• EXERCISE: Reproduce exactly the lines beginning with the line that contains "Of the choices" and ending at the final line of the material below.

• EXERCISE DATA:
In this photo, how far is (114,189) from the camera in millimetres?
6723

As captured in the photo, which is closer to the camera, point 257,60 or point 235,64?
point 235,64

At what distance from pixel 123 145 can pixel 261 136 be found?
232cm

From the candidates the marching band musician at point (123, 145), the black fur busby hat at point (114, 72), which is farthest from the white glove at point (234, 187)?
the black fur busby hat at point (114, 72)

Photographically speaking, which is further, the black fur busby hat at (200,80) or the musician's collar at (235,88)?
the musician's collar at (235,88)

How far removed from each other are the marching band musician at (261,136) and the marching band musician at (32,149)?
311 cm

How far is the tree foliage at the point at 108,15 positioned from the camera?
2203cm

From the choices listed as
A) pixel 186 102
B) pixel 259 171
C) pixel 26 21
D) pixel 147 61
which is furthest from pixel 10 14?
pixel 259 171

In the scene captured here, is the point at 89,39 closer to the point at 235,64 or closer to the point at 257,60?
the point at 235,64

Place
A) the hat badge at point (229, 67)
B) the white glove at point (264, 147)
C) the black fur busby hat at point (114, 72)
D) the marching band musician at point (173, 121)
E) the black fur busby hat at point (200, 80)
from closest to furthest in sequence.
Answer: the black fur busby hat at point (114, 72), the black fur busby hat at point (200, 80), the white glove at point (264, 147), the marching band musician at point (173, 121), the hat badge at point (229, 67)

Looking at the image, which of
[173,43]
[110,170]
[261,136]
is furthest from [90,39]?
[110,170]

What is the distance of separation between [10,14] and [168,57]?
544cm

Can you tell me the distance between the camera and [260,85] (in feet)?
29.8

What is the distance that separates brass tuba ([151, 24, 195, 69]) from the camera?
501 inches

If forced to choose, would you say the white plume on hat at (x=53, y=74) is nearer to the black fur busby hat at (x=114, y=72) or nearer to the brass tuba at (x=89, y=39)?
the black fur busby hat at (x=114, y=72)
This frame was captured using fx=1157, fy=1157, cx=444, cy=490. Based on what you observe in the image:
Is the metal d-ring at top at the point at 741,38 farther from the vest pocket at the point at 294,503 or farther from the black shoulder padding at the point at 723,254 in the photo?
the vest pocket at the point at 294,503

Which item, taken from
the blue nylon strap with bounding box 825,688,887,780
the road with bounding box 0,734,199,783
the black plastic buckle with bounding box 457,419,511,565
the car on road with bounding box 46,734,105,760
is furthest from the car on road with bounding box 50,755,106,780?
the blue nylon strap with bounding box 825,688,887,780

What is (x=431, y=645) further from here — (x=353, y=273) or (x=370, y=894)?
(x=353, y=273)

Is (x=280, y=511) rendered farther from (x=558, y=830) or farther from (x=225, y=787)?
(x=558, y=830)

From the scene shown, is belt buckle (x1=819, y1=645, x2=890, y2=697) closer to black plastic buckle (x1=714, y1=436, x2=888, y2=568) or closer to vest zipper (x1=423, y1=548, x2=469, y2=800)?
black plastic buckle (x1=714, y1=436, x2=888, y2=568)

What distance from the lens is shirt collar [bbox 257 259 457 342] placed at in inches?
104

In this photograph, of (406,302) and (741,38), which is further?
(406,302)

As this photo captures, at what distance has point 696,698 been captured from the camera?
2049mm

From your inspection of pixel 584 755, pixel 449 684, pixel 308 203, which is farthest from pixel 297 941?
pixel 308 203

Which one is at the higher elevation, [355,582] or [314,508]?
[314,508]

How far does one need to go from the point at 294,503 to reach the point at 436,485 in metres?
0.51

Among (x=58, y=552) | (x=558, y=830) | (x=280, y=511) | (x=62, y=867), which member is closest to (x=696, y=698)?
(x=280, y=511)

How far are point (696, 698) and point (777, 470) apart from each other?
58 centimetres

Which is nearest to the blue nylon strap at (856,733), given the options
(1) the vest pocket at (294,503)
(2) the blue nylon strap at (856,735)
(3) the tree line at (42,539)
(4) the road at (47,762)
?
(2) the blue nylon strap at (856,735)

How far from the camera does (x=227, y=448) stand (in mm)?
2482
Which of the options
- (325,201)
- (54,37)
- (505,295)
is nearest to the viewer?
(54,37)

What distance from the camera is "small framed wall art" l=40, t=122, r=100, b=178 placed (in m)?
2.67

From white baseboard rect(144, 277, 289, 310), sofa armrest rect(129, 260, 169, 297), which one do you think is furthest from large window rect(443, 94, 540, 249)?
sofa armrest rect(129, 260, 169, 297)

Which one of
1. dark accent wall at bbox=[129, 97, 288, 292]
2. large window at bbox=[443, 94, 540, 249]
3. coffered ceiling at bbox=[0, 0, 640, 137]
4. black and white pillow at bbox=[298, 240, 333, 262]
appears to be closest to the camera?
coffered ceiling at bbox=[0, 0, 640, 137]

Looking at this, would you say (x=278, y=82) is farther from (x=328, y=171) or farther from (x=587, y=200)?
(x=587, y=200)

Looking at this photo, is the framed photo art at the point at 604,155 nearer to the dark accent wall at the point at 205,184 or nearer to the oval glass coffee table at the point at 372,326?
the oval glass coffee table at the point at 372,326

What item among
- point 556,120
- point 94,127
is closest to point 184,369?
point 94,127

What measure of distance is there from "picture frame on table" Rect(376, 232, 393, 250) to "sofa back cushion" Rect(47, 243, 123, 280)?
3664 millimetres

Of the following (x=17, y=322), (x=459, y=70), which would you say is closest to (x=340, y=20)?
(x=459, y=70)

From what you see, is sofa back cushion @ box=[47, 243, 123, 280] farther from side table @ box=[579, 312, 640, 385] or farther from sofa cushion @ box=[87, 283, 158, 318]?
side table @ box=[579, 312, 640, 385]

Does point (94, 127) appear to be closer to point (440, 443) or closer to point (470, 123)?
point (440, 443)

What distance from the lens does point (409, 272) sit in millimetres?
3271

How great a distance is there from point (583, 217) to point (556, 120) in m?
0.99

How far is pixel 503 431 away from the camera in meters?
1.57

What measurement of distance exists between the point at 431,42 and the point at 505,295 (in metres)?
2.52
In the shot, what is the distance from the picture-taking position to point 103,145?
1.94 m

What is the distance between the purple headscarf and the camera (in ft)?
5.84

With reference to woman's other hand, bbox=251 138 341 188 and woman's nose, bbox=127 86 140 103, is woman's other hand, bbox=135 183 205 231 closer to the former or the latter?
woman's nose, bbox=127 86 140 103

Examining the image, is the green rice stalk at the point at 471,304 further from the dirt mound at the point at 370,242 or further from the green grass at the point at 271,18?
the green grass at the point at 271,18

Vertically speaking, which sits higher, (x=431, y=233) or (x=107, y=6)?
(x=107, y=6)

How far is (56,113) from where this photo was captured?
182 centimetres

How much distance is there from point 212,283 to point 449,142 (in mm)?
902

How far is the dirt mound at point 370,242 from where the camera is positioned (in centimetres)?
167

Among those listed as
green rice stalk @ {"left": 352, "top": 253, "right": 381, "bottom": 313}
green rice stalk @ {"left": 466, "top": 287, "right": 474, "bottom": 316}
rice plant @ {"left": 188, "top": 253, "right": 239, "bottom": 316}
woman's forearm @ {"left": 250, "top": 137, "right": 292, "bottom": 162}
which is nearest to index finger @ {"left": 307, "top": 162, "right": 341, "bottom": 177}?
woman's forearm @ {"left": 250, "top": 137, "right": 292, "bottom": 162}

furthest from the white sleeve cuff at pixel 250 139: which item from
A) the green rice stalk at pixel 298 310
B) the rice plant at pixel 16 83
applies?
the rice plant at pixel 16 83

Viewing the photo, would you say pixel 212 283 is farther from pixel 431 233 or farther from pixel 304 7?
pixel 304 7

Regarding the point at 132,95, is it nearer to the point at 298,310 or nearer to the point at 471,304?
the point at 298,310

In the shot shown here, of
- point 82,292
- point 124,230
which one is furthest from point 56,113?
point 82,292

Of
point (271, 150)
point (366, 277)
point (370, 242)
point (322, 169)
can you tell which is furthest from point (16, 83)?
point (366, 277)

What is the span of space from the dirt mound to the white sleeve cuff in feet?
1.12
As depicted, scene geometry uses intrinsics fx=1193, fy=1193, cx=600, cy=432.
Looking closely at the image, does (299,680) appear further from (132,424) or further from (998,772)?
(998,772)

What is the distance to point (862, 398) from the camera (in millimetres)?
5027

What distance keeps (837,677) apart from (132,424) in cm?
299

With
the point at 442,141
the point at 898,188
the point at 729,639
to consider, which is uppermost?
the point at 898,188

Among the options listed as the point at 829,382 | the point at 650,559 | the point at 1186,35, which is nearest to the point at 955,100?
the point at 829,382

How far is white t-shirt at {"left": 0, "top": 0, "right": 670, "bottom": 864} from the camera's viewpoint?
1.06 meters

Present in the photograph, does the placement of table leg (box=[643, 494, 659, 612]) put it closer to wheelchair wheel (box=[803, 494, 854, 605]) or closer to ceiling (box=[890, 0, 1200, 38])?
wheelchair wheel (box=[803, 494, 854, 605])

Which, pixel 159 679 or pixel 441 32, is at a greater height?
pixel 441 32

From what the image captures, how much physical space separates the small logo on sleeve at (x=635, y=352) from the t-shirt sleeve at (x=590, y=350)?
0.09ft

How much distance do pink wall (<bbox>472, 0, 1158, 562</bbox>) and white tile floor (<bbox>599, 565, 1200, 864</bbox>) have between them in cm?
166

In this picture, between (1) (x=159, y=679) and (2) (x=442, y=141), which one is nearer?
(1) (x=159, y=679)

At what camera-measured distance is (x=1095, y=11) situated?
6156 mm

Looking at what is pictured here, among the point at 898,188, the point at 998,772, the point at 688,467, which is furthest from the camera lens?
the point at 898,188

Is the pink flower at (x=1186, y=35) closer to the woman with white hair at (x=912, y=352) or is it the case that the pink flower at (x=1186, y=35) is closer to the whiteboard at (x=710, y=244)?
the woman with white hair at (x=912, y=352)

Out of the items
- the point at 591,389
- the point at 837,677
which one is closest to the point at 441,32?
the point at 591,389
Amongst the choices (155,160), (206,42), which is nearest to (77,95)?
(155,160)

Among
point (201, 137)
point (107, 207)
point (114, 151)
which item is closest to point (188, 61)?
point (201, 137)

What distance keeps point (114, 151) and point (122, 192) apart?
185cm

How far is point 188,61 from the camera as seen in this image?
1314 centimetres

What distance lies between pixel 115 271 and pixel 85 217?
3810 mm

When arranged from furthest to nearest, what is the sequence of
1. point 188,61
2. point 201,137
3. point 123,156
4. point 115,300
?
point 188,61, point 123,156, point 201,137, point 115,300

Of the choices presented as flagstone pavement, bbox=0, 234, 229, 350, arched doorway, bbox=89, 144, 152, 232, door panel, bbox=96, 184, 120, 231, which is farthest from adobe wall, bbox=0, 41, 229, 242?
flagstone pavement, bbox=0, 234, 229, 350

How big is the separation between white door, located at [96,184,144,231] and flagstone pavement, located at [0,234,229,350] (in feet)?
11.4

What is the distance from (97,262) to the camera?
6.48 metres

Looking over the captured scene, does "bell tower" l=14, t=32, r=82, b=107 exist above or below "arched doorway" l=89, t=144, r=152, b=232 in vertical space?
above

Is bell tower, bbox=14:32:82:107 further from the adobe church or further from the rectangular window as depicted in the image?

• OUTPUT:
Of the choices presented as flagstone pavement, bbox=0, 234, 229, 350, arched doorway, bbox=89, 144, 152, 232, door panel, bbox=96, 184, 120, 231, which is farthest from adobe wall, bbox=0, 41, 229, 242?
flagstone pavement, bbox=0, 234, 229, 350

How big is the separation between white door, located at [96,184,144,231] and flagstone pavement, located at [0,234,229,350] (in feet)?
11.4

What is the distance from (97,262) to the camera?
6.48 metres

Looking over the captured scene, does "bell tower" l=14, t=32, r=82, b=107 exist above or below "arched doorway" l=89, t=144, r=152, b=232 in vertical space?
above

Is bell tower, bbox=14:32:82:107 further from the adobe church or further from the rectangular window as depicted in the image?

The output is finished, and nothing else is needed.